Dazi e gabelli
Le riflessioni di Marco Crespi sull'Europeo di Spagna
Europei di Spagna. Un risultato non felice per la nostra Nazionale. E ormai non è più argomento di attualità. Ma nel post-Madrid si sono lette tante parole. Riflessioni e considerazioni. Da ogni parte, in più di un’occasione, slogan più che analisi. In punta di piedi mi permetto di partecipare con qualche riga.
A. Ha vinto la Russia. Con un allenatore bravo e un preparatore fisico altrettanto bravo. Motori di un programma che aveva come primo obiettivo quello di cambiare una (non) mentalità di lavoro. In Russia, non facile e ci sono riusciti.
B. A capo. E’ proprio il caso. In Russia, nel campionato nazionale (e vale bene ricordare che la Superleague è il campionato che ha gli stipendi più alti d’Europa) devono essere sempre in campo due giocatori di passaporto russo. E subito allora il richiamo a quella regola per migliorare il nostro basket e il suo livello. Un po’ troppo facile, un po’ semplicistico. Molto demagogico. Perché dopo Belgrado 2005 e l’argento della Germania, nessuna ha detto di scopiazzare la regola per la composizione dei roster nel campionato tedesco. Regola che per la stagione precedente, quella 2005-06, diceva: 1 giocatore di passaporto tedesco e poi completa libertà.
C. Il roster russo è composto da: due giocatori Nba (Kirilenko e Khryapa), uno appena ritornato e non brillante (anche come minuti di gioco…) nella sua prima stagione russa; tre giocatori che hanno costruito la loro carriera attraverso esperienze all’estero (Morgunov, Pashutin e Padius); due giovani del vivaio CSKA e che non hanno finora avuto minutaggi importanti (Shabalkin e Ponkrashov); tre titolari da sempre della Nazionale con o snza nuova regola (Savrasenko, Bykov e Samoylenko). Siamo a undici; chi manca, ah il russo Holden. Può bastare.

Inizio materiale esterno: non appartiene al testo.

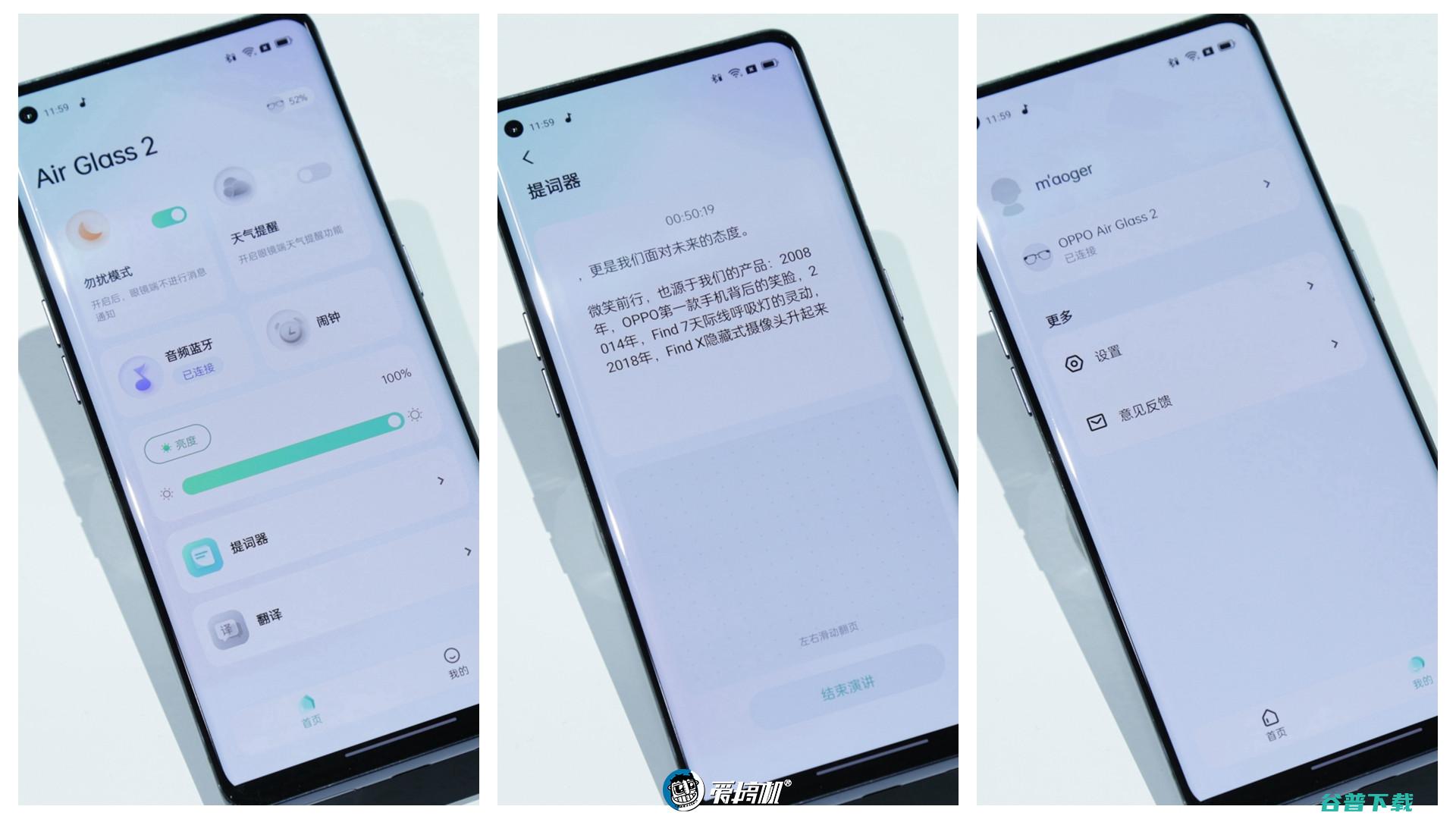 当日最佳，OPPO Air Glass 2眼镜上手：接近无感的AR体验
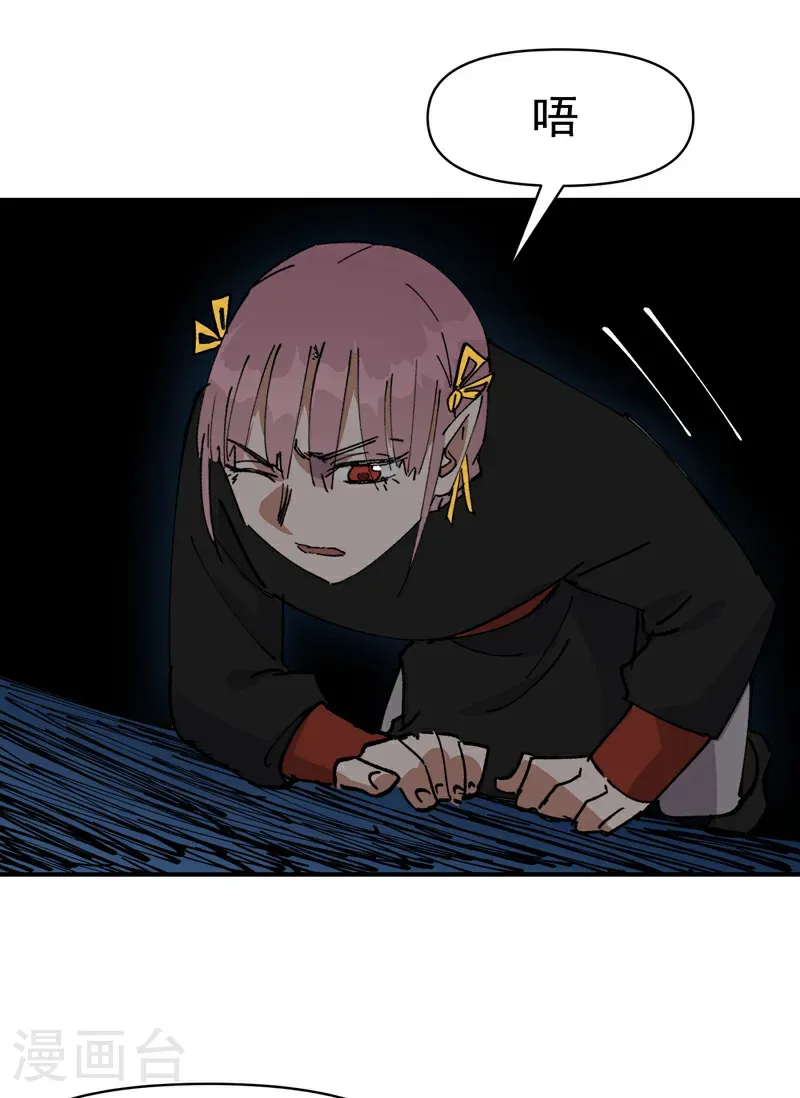 第264话 遗迹2 第2页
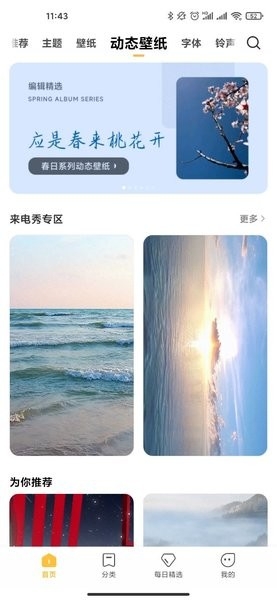 小米主题下载安装免费版app截图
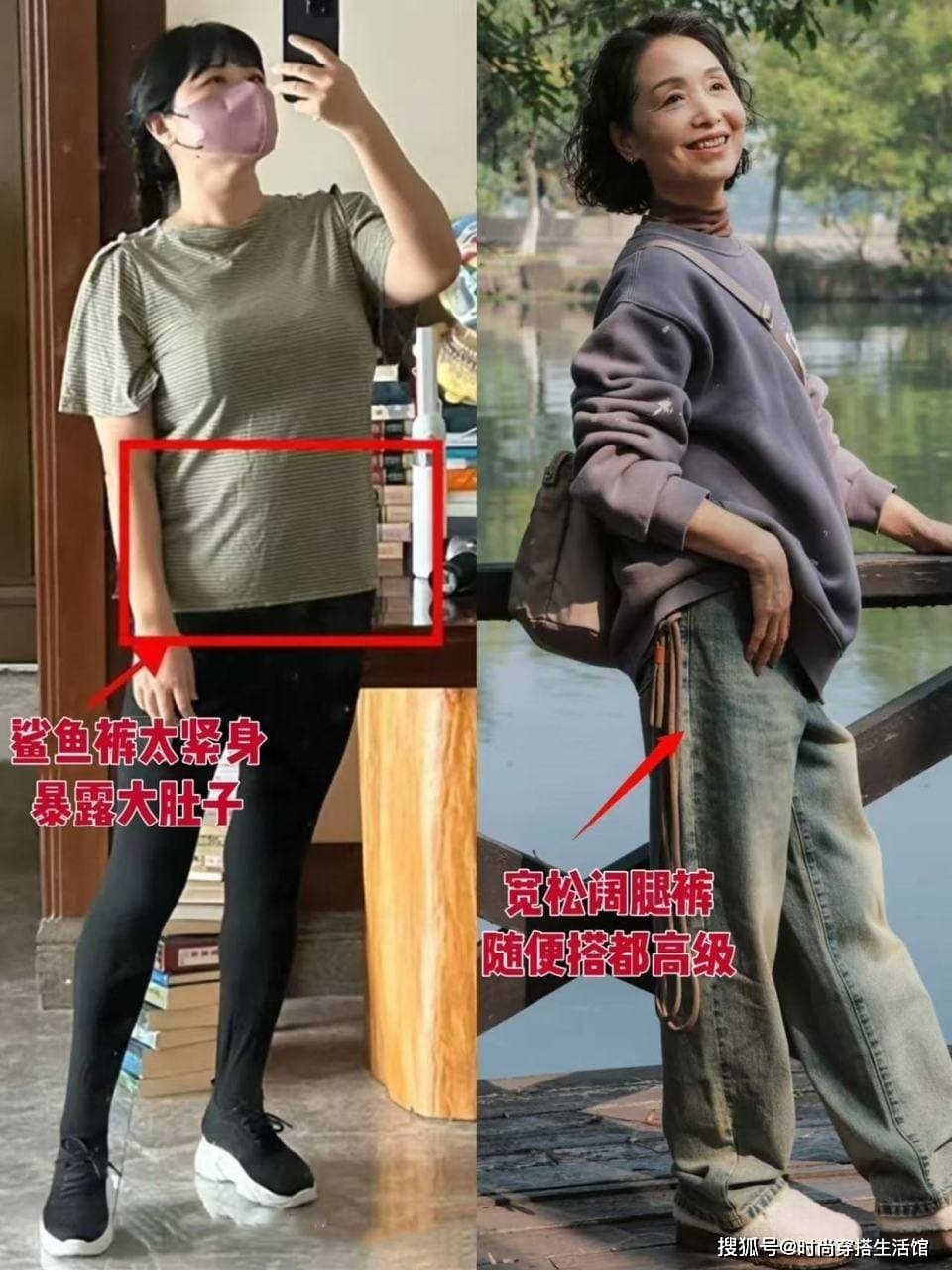 中年女性穿衣指南：为什么建议远离"鲨鱼裤"？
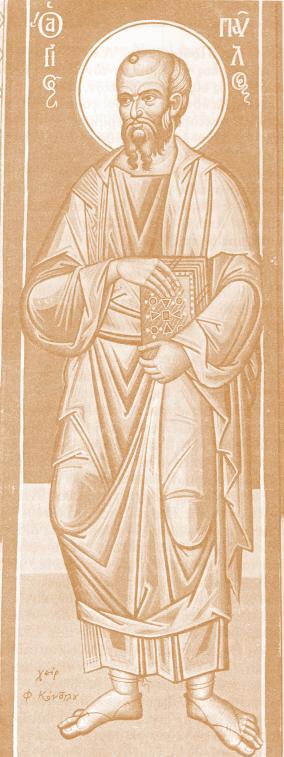 Στὴν προσπάθειά του αὐτή, ἀναγκάζεται νὰ ἐγκωμιάση τὸν ἑαυτό του, συγκρίνων ἑαυτὸν πρὸς τοὺς ψευδοδιδασκάλους 2, ἐνῶ ταυτοχρόνως ὁμολογεῖ μὲ ταπεινοφροσύνη, ὅτι «ὅ λαλῶ, οὐ λαλῶ κατὰ Κύριον, ἀλλ ὡς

D. Mettere una regola che obbliga ad avere un numero di giocatori sempre in campo è contro ogni logica sportiva, imprenditoriale e di contemporaneità. Oltre a impedire una proiezione tecnica di qualità, obbligando solo ad arrocchi e incastri.
E. Siamo in Italia. Giusto che anche i campionati professionistici abbiano un’identità italiana. Ma senza mettere dazi e gabelli.
Troppo moderna come idea? Chiacchieravo della regola russa con mio padre, appassionato 74enne della palla a spicchi; sarebbe l’antitesi dello sport, la sua affermazione.